▶ Problem:
A copy of the listing below is needed, exact in every line and without images.
── Recorded information ──
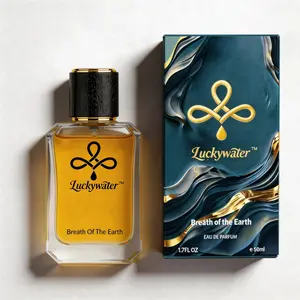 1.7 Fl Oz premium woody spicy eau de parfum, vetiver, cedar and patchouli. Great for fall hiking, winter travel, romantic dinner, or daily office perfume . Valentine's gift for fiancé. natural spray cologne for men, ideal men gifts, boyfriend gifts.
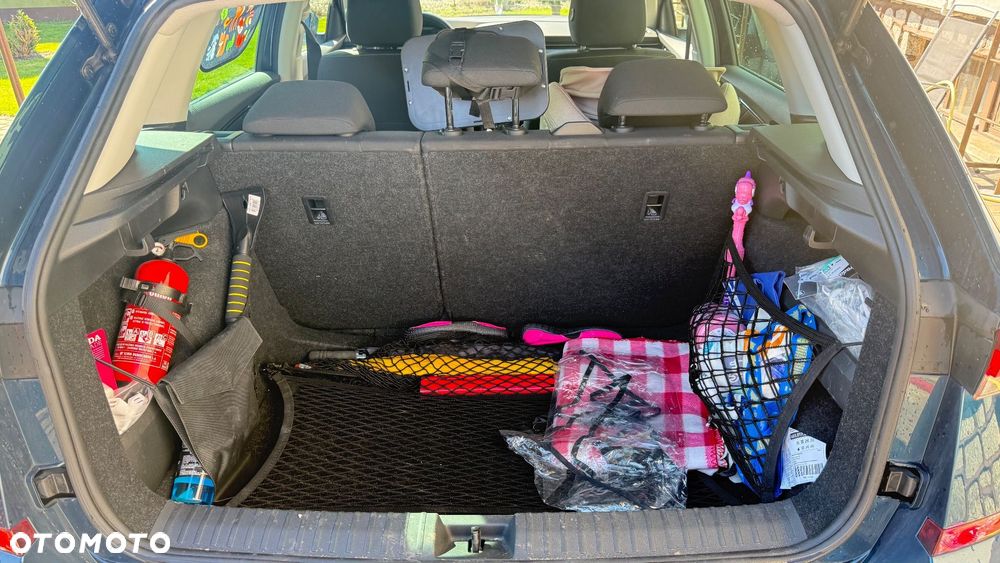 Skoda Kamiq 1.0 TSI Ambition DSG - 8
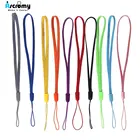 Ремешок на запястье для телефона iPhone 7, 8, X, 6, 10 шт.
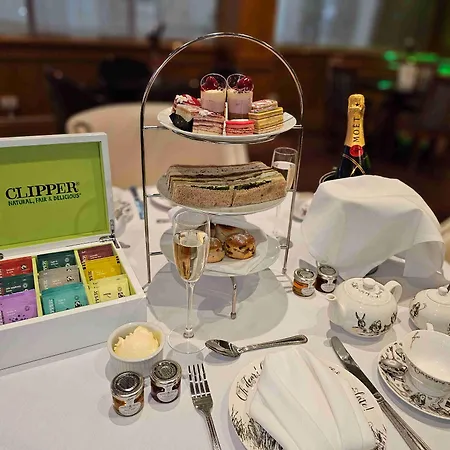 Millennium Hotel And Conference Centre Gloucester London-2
───
▶ Solution below:
 1.7 Fl Oz premium woody spicy eau de parfum, vetiver, cedar and patchouli. Great for fall hiking, winter travel, romantic dinner, or daily office perfume . Valentine's gift for fiancé. natural spray cologne for men, ideal men gifts, boyfriend gifts.
 Skoda Kamiq 1.0 TSI Ambition DSG - 8
 Ремешок на запястье для телефона iPhone 7, 8, X, 6, 10 шт.
 Millennium Hotel And Conference Centre Gloucester London-2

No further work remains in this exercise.